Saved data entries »
--------------------------------------------------

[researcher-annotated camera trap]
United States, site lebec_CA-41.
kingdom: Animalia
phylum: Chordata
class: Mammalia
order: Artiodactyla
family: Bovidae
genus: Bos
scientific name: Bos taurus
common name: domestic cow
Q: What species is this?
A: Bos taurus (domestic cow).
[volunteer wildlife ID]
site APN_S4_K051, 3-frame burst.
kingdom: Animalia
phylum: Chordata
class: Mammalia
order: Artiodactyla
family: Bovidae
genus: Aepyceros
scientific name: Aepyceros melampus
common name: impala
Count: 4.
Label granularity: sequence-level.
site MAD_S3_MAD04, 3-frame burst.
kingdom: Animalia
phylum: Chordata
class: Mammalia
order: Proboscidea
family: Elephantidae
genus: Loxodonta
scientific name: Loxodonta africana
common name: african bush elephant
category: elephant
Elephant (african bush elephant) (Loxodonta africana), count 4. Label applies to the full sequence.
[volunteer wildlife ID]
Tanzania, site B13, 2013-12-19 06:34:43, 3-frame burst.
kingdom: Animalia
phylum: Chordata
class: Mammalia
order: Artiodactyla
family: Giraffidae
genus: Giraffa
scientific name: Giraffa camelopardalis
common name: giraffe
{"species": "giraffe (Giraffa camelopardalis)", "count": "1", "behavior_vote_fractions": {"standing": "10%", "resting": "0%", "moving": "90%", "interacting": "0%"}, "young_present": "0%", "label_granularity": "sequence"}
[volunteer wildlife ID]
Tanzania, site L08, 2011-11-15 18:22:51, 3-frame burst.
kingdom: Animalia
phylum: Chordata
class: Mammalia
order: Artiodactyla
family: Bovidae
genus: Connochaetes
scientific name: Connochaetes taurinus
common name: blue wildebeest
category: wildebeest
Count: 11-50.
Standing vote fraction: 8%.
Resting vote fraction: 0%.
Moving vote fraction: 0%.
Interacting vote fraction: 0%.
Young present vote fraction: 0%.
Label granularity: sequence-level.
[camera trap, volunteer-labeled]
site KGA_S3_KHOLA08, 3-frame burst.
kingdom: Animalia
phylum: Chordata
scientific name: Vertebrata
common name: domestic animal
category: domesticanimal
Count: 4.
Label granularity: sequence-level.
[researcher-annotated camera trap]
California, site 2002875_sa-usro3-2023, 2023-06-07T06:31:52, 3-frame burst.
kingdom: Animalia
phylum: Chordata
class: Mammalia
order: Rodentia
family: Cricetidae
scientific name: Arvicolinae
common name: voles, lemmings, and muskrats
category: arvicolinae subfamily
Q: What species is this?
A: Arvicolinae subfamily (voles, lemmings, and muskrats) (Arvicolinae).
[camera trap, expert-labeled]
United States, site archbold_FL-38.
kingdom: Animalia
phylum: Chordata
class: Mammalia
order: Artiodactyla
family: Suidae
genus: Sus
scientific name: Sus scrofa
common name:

--------------------------------------------------

Problem statement » Only the lines above from the one with "family: Cricetidae" up to and including the one with "[camera trap, expert-labeled]" should be repeated, exactly as written.

Exercise output »
family: Cricetidae
scientific name: Arvicolinae
common name: voles, lemmings, and muskrats
category: arvicolinae subfamily
Q: What species is this?
A: Arvicolinae subfamily (voles, lemmings, and muskrats) (Arvicolinae).
[camera trap, expert-labeled]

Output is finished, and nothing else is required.